* Kaynak Metin:
_____

09.06.2020 - 11:22 | Son Güncellenme:
AA
Bakan Varank, Deniz Ticaret Odası Meclis Toplantısı'na video konferans yöntemiyle katıldı. Burada konuşan Bakan Varank, Deniz Ticaret Odası'nın hem sektörün gelişmesi hem de uluslararası rekabet gücünün artması açısından kritik öneme sahip olduğunu bildirdi. Dünya ticaretinin ve Türkiye dış ticaretinin yüzde 90'ının deniz taşımacılığı üzerinden gerçekleştiğini belirten Varank, " Maalesef salgınla birlikte daralan dünya ticaretinden, deniz taşımacılığı da büyük ölçüde etkilendi. Avrupa Birliği başta olmak üzere neredeyse tüm büyük pazarlarda dış talep durma noktasına geldi. Bu sene uluslararası ticarette yüzde 30lara varabilecek bir daralma bekleniyor" dedi.
'TÜRKİYE BU KÜRESEL KRİZDE BAŞARILI BİR SINAV VERİYOR'
Varank, ekonomik gücüyle övünen ülkelerin salgını yönetmekte aciz kaldığını belirterek, "Uluslararası kuruluşlar da yaraları sarmaya dönük kapsamlı bir yaklaşım geliştiremedi. Bu dönemin kazananları kendi kendine yetebilen, altyapıları ve kurumsal kapasiteleri güçlü ülkeler oldu. Türkiye, bu küresel krizde başarılı bir sınav veriyor, inşallah bundan sonra da vermeye devam edecek. Sayın Cumhurbaşkanımızın liderliğinde attığımız adımlar sayesinde, pek çok ülkeden pozitif yönde ayrıştık. Sağlık tedbirleriyle birlikte ekonomik tedbirleri de eş zamanlı uyguladık. Tüm dünyada fabrikalar kapatılırken, ülkemizde üretimin durmaması yönünde çalışmalar yaptık. İstihdam, finansman ve sosyal yardım alanlarında benzersiz politikaları hayata geçirdik. Yurt içi sanayimizin yetkinlikleri sayesinde ihtiyaç duyulan her ürüne kolayca erişebildik" diye konuştu.

_____

[Bir veri dosyasından bölüm]

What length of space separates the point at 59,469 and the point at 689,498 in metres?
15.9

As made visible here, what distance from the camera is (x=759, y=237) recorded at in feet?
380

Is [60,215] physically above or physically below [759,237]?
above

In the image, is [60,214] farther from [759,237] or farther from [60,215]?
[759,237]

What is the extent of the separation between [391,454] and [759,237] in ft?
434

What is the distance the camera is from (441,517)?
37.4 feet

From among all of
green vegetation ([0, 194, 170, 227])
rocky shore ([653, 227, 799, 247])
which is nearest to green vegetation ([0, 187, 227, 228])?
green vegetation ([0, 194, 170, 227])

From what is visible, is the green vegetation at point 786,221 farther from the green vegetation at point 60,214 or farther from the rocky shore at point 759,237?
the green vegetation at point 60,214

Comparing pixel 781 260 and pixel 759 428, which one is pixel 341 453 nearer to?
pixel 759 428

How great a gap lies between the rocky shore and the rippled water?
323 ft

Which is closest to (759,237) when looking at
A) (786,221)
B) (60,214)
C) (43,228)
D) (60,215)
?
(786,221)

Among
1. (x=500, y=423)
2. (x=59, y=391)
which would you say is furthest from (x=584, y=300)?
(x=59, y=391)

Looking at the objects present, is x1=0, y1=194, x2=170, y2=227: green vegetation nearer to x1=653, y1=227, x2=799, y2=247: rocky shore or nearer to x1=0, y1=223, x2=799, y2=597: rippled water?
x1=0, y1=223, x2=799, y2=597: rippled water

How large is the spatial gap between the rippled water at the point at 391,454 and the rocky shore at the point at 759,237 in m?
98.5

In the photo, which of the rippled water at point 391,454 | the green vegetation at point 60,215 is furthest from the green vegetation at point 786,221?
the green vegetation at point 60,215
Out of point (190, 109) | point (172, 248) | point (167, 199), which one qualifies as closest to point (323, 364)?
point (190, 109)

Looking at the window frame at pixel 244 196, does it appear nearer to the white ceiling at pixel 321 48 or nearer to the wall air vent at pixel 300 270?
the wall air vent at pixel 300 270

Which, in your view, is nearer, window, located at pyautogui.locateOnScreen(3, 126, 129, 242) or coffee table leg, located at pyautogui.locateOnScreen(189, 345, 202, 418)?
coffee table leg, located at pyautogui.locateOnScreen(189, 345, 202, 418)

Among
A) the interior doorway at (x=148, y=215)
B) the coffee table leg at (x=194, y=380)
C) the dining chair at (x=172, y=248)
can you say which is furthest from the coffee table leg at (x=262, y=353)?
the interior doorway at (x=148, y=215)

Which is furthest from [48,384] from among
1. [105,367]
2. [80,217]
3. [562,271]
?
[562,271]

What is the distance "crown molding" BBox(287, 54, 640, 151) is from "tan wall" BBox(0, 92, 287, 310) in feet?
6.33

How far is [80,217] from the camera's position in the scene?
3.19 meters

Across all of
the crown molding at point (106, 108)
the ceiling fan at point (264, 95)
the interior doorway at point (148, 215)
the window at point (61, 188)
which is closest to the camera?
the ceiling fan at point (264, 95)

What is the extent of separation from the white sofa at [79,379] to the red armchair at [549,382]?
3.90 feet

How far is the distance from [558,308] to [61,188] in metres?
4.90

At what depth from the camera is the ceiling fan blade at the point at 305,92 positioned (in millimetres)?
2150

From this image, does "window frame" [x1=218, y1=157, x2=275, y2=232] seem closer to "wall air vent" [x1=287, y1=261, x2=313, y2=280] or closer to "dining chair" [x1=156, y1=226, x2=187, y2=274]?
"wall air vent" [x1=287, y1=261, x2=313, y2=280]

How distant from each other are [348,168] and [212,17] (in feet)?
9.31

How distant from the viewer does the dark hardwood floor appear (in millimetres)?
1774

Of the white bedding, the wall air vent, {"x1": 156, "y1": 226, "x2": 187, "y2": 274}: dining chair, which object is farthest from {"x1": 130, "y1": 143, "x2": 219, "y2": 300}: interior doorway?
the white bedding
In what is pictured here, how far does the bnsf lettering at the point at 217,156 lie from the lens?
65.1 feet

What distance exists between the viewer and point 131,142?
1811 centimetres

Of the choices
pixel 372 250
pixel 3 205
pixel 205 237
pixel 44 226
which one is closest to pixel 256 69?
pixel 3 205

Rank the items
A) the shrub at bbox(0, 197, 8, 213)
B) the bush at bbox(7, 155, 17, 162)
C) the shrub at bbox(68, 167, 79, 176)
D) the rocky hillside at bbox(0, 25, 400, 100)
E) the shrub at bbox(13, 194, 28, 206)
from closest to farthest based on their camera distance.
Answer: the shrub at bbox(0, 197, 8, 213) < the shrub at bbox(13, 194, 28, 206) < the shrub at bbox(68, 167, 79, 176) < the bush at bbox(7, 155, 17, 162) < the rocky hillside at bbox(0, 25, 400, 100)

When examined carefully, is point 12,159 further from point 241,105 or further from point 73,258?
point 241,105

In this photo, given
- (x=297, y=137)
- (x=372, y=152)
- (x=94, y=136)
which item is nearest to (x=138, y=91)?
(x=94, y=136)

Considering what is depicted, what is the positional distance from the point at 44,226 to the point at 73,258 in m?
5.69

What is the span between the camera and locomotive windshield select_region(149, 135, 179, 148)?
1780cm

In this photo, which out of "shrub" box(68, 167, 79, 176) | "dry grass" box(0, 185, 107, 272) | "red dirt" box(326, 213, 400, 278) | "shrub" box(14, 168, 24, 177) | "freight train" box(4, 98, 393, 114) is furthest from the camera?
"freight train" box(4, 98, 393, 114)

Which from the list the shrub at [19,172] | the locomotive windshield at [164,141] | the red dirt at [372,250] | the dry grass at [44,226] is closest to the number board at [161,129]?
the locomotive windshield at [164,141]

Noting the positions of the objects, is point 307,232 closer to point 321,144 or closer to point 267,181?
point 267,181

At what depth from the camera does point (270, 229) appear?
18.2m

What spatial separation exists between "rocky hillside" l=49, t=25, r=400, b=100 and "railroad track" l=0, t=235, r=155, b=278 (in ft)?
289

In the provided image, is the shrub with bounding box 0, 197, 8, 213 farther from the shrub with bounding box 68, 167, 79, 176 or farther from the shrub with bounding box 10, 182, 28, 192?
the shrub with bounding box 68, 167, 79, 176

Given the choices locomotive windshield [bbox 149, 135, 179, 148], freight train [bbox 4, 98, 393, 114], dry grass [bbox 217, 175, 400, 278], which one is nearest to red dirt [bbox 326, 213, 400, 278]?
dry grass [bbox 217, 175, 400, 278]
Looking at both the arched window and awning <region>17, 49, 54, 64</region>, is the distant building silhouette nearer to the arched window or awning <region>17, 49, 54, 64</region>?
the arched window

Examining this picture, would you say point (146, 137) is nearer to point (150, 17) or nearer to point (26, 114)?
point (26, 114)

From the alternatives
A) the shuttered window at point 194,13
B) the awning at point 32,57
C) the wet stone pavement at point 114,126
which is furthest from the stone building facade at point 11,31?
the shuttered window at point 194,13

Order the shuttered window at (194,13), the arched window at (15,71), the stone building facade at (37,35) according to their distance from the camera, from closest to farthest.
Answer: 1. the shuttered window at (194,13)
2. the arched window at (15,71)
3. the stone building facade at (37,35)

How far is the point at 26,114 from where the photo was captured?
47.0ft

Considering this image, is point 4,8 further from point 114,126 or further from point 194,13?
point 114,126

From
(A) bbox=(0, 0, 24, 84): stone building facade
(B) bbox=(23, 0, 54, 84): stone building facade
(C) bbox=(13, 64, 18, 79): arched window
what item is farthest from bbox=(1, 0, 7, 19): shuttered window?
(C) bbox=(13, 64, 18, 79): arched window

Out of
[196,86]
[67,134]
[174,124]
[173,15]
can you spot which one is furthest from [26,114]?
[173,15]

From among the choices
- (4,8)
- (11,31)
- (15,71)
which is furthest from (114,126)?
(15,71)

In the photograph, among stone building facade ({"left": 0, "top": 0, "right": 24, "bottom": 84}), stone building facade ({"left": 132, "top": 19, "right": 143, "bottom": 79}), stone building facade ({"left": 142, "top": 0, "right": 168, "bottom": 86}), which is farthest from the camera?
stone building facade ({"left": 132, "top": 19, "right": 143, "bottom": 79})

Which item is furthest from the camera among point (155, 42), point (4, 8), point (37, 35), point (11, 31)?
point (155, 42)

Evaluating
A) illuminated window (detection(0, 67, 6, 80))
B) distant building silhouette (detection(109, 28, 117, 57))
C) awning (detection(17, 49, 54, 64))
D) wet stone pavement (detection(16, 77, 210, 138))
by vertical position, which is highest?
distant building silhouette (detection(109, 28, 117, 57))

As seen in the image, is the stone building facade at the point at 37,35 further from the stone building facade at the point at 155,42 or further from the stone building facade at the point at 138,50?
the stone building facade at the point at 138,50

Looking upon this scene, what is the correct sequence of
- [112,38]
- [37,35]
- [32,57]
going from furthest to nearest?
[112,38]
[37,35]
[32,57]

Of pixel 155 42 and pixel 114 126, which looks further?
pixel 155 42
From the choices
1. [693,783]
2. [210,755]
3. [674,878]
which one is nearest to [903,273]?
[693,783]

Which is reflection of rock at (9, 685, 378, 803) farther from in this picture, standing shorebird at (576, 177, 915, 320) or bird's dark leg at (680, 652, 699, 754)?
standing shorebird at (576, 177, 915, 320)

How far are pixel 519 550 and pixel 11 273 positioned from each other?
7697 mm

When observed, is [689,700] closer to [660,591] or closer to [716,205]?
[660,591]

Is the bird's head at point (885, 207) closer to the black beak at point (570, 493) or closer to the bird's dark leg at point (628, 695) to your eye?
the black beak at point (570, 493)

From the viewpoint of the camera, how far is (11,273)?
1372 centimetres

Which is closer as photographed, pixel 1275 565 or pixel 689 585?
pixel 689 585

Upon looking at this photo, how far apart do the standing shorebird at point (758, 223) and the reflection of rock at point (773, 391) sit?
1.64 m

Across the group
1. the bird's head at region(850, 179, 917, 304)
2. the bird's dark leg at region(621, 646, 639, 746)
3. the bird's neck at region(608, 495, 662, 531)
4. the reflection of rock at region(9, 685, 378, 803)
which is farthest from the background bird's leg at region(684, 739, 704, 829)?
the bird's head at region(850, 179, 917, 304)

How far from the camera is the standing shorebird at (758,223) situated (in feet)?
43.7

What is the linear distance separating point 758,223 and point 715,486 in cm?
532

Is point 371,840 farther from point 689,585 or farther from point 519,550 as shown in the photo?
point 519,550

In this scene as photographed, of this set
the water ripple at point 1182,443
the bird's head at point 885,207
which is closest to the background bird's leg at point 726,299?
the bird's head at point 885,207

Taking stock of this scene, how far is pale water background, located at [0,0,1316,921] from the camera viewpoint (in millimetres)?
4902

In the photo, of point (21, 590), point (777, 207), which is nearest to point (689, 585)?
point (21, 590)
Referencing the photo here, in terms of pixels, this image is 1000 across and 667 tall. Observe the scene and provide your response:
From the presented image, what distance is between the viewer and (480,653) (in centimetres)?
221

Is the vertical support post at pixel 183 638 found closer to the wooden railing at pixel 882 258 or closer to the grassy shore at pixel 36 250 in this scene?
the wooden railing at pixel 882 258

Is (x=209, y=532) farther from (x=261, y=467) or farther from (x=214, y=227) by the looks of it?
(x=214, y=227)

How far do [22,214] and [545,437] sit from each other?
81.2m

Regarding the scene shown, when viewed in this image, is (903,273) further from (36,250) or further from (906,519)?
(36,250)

_____

Varank'ın Deniz Ticaret Odası toplantısındaki konuşmasını aktaran habere göre yanıtlayın:
(a) Dünya ticaretinin yüzde kaçı deniz taşımacılığı üzerinden gerçekleşiyor?
(b) Bu sene uluslararası ticarette ne ölçüde bir daralma bekleniyor?
(c) Varank'a göre bu dönemin kazananları hangi ülkeler oldu?
Öğeler, metinden ayrı duran bağımsız bir malzemedir.

* Sonuç Aşağıda:
(a) Yüzde 90'ı.
(b) Yüzde 30'lara varabilecek bir daralma.
(c) Kendi kendine yetebilen, altyapıları ve kurumsal kapasiteleri güçlü ülkeler.